Two pieces of driftwood and a Chinese dish. Charcoal.
A suggestion: go read some Russian poetry around the time of Stalin's rise to power. Read some Polish post-WWII poetry. If you want to know what white privilege is, reflect on the fact that you're upset about losing NPR, while many of your colleagues of color have been dealing with and writing about oppression, violence, loss, walls and the lack of a voice for centuries. I don't have much patience with the complaints and outrage of privileged liberals like myself (well, to be fair, I am more of a radical leftie), and frankly most of our whining is of the shared-outrage-and-ridicule variety, which doesn't do any good except to make us feel better in that moment, in a way that smacks of high school cliques. We need to get on with it: doing our work to the best of our ability, figuring out new paths and strategies, and showing up strongly for our colleagues and friends who don't have the privilege, influence, safety or respect that we do, and are in much greater danger.
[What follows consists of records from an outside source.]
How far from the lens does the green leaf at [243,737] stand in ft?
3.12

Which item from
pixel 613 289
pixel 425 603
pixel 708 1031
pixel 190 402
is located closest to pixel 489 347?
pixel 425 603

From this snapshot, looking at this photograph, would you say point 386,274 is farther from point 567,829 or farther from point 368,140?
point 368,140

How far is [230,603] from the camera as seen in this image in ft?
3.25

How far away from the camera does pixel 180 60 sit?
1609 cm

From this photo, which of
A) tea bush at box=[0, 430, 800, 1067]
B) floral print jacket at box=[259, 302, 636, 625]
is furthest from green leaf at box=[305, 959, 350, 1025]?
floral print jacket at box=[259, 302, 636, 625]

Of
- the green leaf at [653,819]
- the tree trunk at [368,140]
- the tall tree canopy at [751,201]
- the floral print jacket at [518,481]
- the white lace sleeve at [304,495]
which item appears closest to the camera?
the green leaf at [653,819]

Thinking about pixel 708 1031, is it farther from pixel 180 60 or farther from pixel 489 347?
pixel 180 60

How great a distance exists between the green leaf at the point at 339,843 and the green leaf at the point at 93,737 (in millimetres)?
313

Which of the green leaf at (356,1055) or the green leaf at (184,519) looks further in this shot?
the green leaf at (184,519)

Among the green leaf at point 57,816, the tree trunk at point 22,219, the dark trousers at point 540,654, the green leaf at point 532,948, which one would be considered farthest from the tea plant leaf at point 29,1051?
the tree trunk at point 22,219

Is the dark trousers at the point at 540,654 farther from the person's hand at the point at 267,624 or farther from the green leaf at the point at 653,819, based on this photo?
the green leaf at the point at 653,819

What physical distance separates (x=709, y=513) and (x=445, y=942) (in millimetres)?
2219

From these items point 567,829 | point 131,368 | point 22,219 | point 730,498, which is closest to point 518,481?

Maybe we don't know what to write or say or paint yet, in this new climate where we find ourselves. That's OK. Practice. Just get back at it. I see it like Zen calligraphy or archery: when we draw, or write a poem every day, or practice our instrument, we are preparing ourselves and honing our technique, so that when the moment comes to express ourselves, we will be ready with words or images that are true and sharp. But even more than that, we're talking about being the people we're meant to be, in spite of what is going on. Each of us needs to do whatever is necessary to be strong enough inside to get through this without losing ourselves, our vision, or our love of humanity and what is most noble about it. We have to be able to say, with our actual actions and the examples of our lives, that it is impossible to suppress or destroy the best parts of the human spirit.
There's a reason why that Greek vase, painted by the master Exekias in the 5th C BC, about a story written several centuries before that, has been preserved throughout 2500 years (it's now in the Vatican Museum) -- and there's a reason why I have an image of it on my desk right now.
So think about it: what do you feel like you need? What's keeping you from your work? And let's talk about it and help each other.